- _AVAILABLE DATA_
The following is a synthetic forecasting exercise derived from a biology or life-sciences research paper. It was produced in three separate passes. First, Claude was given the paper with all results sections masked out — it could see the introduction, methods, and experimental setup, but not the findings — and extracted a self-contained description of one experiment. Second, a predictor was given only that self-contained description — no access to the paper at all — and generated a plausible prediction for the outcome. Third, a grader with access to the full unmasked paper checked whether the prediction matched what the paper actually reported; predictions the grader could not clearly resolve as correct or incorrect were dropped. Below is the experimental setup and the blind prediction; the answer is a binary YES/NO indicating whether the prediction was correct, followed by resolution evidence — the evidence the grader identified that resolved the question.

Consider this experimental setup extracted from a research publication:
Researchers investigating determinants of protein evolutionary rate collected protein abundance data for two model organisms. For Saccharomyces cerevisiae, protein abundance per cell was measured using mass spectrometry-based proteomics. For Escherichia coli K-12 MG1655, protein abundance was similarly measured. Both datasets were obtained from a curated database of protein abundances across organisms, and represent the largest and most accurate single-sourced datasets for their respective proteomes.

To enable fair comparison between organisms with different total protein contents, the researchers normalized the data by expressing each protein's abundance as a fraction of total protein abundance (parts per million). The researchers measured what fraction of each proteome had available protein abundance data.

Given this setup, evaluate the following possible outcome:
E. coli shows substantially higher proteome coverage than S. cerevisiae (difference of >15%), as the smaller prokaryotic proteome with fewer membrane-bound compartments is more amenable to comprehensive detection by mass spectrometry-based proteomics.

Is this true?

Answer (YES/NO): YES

- _ASSIGNED TASK_
Leave out every line ahead of the one containing "E. coli shows" and print the rest of the listing exactly.

- _RESULT OF THE EXERCISE_
E. coli shows substantially higher proteome coverage than S. cerevisiae (difference of >15%), as the smaller prokaryotic proteome with fewer membrane-bound compartments is more amenable to comprehensive detection by mass spectrometry-based proteomics.

Is this true?

Answer (YES/NO): YES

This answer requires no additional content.